Column: New Generation of Athletes Learn With Great Platforms Come Great Responsibility
In a period of overall inaction for the larger sports leagues which we ritually follow, individual professional athletes from around the world have readily tapped into their respective platforms to become among the most passionate and recognizable mouthpieces in protest for the progression of social justice.
The ongoing loss of Black lives to police brutality and a system riddled with pitfalls and roadblocks, laid out effectively to protect the long-existing state of affairs, has emboldened a new generation of celebrity protest that is as amplified as any single corner of the current movement for civil rights, or the more specific Black Lives Matter Movement.
In the backdrop of this socially turbulent climate exists a philosophical, and oftentimes polarizing, discussion of whether or not the Black sports figures with whom we most closely align ourselves and rely on to briefly flee the regularly-scheduled program of our own lives should volunteer their voices and join, full-throated, in concert with the rest of us to support the cause.
I was formerly of the mindset that athletes deserve to be given carte blanche in their decision to publicly address issues specifically affecting the communities in which they were raised and, in general, the world at-large. But, time and present-day circumstances have shifted my perspective.

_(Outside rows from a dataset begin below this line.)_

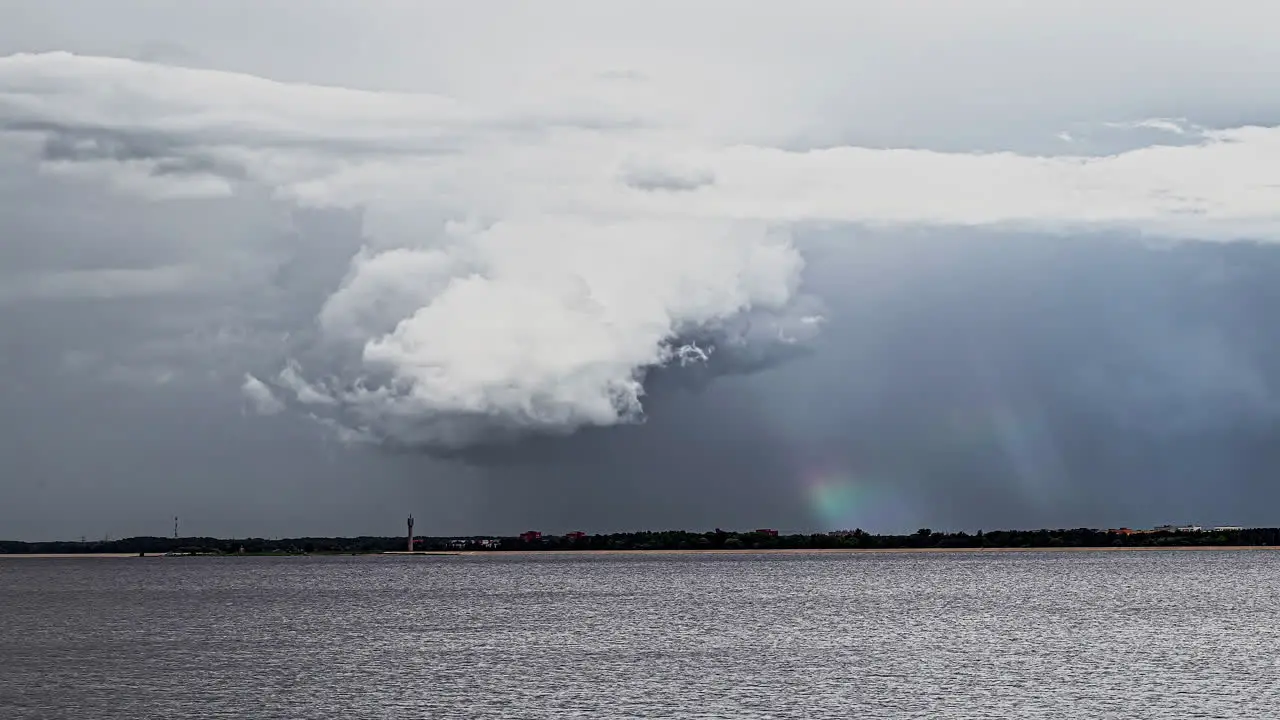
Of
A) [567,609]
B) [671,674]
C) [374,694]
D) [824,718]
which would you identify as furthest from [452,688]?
[567,609]

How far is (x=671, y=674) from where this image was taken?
294ft

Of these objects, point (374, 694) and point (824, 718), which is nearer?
point (824, 718)

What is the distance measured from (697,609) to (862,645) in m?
51.7

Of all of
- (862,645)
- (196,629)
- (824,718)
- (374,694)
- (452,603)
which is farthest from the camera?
(452,603)

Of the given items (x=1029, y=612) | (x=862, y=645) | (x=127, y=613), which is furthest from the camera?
(x=127, y=613)

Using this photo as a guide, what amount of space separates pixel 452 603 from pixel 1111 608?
247 feet

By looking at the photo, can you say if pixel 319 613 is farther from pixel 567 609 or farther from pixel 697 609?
pixel 697 609

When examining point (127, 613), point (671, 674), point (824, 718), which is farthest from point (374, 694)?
point (127, 613)

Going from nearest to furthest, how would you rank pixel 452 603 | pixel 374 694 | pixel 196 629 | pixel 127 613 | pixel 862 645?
pixel 374 694 < pixel 862 645 < pixel 196 629 < pixel 127 613 < pixel 452 603

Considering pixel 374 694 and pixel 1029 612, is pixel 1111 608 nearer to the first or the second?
pixel 1029 612

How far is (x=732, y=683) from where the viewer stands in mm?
85062

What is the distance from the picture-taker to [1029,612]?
496ft

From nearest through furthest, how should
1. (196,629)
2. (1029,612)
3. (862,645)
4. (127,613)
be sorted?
1. (862,645)
2. (196,629)
3. (1029,612)
4. (127,613)

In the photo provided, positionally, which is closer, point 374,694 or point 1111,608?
point 374,694
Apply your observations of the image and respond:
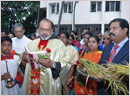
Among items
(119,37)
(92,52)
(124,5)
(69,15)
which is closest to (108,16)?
(124,5)

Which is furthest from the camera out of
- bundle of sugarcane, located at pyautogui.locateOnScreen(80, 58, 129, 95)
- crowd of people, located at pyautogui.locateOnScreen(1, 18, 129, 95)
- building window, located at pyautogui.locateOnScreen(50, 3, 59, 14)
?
building window, located at pyautogui.locateOnScreen(50, 3, 59, 14)

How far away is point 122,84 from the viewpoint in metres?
2.09

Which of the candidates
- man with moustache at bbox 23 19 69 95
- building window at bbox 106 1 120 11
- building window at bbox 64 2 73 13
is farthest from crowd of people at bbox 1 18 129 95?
building window at bbox 64 2 73 13

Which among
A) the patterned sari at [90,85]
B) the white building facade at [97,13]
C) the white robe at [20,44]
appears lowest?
the patterned sari at [90,85]

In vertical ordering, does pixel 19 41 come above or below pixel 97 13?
below

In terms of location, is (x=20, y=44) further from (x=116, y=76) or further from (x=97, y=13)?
(x=97, y=13)

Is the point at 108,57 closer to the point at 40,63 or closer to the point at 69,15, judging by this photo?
the point at 40,63

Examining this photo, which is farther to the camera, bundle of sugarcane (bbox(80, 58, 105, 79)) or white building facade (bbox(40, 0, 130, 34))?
white building facade (bbox(40, 0, 130, 34))

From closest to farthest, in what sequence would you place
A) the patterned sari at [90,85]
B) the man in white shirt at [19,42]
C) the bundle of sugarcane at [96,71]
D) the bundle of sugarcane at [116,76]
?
the bundle of sugarcane at [116,76], the bundle of sugarcane at [96,71], the patterned sari at [90,85], the man in white shirt at [19,42]

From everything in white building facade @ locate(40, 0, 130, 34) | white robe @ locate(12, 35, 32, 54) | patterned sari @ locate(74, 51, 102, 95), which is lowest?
patterned sari @ locate(74, 51, 102, 95)

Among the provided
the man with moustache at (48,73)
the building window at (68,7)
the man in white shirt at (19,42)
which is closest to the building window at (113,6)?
the building window at (68,7)

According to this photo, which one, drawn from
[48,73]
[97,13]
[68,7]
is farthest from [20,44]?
[68,7]

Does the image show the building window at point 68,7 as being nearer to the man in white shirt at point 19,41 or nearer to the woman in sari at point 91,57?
the man in white shirt at point 19,41

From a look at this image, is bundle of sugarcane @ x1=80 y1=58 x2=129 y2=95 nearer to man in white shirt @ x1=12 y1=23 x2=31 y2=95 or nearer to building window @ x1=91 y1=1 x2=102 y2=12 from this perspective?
man in white shirt @ x1=12 y1=23 x2=31 y2=95
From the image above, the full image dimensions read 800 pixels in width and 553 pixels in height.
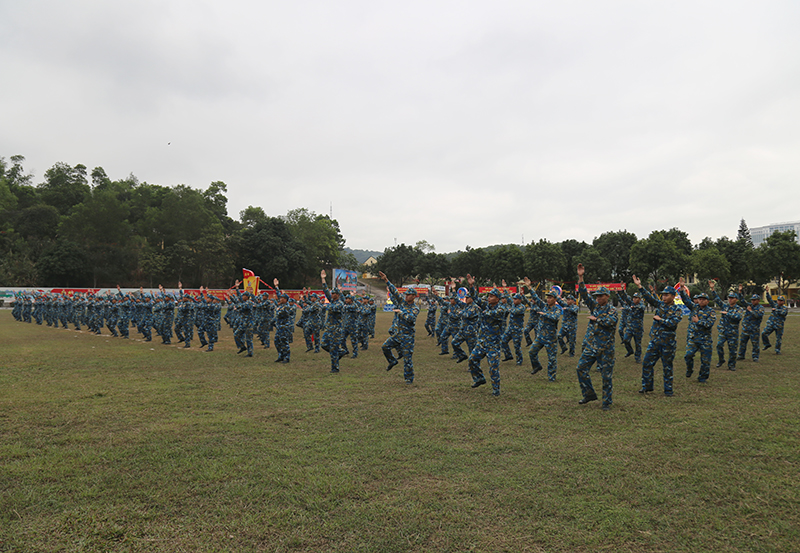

Professional athletes, particularly those who have ascended to iconic stature, inherit a certain measure of responsibility to advocate for the very people with whom they bear resemblance — either by appearance, adolescent consequence or both. And, by virtue of the distinct leverage they wield to tip the scales of public opinion and galvanize the establishment to enact tangible change, they should not only feel empowered but also obliged to do so.
It’s a substantial cross to bear, to be sure, what with endorsement dollars and corporate reputations — or in the much-publicized case of former NFL quarterback Colin Kaepernick and less-advertised cases of former NBA guards Craig Hodges and Mahmoud Abdul-Rauf, playing careers — at stake. But at a time when this country’s most vile features have been mercilessly reflected back at itself and in a society where even the wittiest, most physically gifted and intellectually sound among us encounter hurdles en route to a seat at the table, it’s crucial that modern-day athletes persist to ignore the misconceived notion spewed from the mouth of Laura Ingraham toward NBA frontman LeBron James that he, and presumably his brethren-in-sports, should “shut up and dribble.”
In the two years that have passed since the Fox News host’s provocative comments, James has opened the I Promise School in his hometown of Akron, Ohio — an accomplishment he called the most important of his professional career — continued to routinely offer his opinion on controversial topics and, earlier this month, established More Than a Vote, an organization composed of other prominent black athletes and entertainers, that seeks to tackle voter suppression and inspire others to cast ballots in November en lieu of recent racial injustices. James’ former Cleveland Cavaliers teammate and current Brooklyn Nets guard Kyrie Irving has become immersed in the movement for change, too.
Irving, who serves as the Vice President of the National Basketball Players Association, helped to spearhead a coalition of players from both the NBA and WNBA in petition of next month’s planned restart in Orlando and the disproportionate number of black coaches and front-office employees in the NBA in comparison to the makeup of its rosters.
Meanwhile, in a sport in which he currently has no black counterpart and is just the seventh such driver in its history, Bubba Wallace courageously called for NASCAR to do an about-face on its long-standing relationship with the Confederate flag. Two days later, NASCAR accepted Wallace’s challenge and banned the display of what is widely-regarded as the symbol of white supremacy from its races.
Wallace, James, Irving, and Kaepernick dared to speak out for what they believed in. So, too, did the social activists and legendary athletes — Bill Russell, Kareem Abdul-Jabbar, Jim Brown, and Muhammad Ali — before them.
While some may dismiss the involvement of our sports figures in social-political issues as a fad or deem it unnecessary altogether, no one can deny the attention owed to their celebrity and its profound capacity to effect change.
After all, as ESPN “First Take” co-host Max Kellerman bluntly pointed out last week when explaining why sports and entertainment leagues should care about social justice, “these are the black people that white people seem to care about it.”